| Task to complete |
Convert each line of the records below into a string in a single JSON list, one string per line, leaving out blank lines.

* * * * * * * * *

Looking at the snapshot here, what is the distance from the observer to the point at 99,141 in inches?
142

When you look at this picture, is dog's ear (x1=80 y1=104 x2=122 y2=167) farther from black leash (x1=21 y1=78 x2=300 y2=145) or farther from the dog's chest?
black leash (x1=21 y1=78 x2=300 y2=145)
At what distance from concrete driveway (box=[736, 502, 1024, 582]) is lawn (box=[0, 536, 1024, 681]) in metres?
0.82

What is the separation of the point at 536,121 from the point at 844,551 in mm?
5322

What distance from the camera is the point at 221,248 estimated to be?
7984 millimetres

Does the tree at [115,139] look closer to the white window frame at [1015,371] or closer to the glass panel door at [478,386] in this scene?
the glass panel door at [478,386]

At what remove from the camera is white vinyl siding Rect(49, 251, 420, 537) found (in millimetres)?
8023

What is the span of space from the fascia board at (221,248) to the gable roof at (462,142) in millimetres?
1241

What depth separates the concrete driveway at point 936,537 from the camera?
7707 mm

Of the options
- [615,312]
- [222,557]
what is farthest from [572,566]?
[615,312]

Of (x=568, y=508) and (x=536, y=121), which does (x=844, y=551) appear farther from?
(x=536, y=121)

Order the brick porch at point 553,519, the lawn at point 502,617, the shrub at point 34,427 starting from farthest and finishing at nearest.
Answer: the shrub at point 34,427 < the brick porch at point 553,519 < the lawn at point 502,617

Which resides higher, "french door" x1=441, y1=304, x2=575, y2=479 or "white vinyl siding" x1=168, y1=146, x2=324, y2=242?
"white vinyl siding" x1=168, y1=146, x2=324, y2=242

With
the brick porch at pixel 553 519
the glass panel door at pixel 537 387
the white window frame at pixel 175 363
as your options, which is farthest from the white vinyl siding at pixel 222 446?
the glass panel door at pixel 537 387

* * * * * * * * *

| Solution for this exercise |
[
  "Looking at the snapshot here, what is the distance from the observer to the point at 99,141 in inches?",
  "142",
  "When you look at this picture, is dog's ear (x1=80 y1=104 x2=122 y2=167) farther from black leash (x1=21 y1=78 x2=300 y2=145) or farther from the dog's chest?",
  "black leash (x1=21 y1=78 x2=300 y2=145)",
  "At what distance from concrete driveway (box=[736, 502, 1024, 582]) is lawn (box=[0, 536, 1024, 681]) in metres?",
  "0.82",
  "What is the separation of the point at 536,121 from the point at 844,551 in mm?",
  "5322",
  "What distance from the camera is the point at 221,248 estimated to be?",
  "7984 millimetres",
  "Does the tree at [115,139] look closer to the white window frame at [1015,371] or closer to the glass panel door at [478,386] in this scene?",
  "the glass panel door at [478,386]",
  "At what remove from the camera is white vinyl siding Rect(49, 251, 420, 537) found (in millimetres)?",
  "8023",
  "What is the span of space from the fascia board at (221,248) to the gable roof at (462,142) in millimetres?",
  "1241",
  "What depth separates the concrete driveway at point 936,537 from the camera?",
  "7707 mm",
  "Of the options",
  "- [615,312]",
  "- [222,557]",
  "what is farthest from [572,566]?",
  "[615,312]",
  "Of (x=568, y=508) and (x=536, y=121), which does (x=844, y=551) appear farther from?",
  "(x=536, y=121)",
  "Order the brick porch at point 553,519, the lawn at point 502,617, the shrub at point 34,427 starting from farthest and finishing at nearest.",
  "Answer: the shrub at point 34,427 < the brick porch at point 553,519 < the lawn at point 502,617",
  "Which resides higher, \"french door\" x1=441, y1=304, x2=575, y2=479 or \"white vinyl siding\" x1=168, y1=146, x2=324, y2=242?",
  "\"white vinyl siding\" x1=168, y1=146, x2=324, y2=242",
  "With",
  "the brick porch at pixel 553 519",
  "the glass panel door at pixel 537 387",
  "the white window frame at pixel 175 363",
  "as your options, which is farthest from the white vinyl siding at pixel 222 446?",
  "the glass panel door at pixel 537 387"
]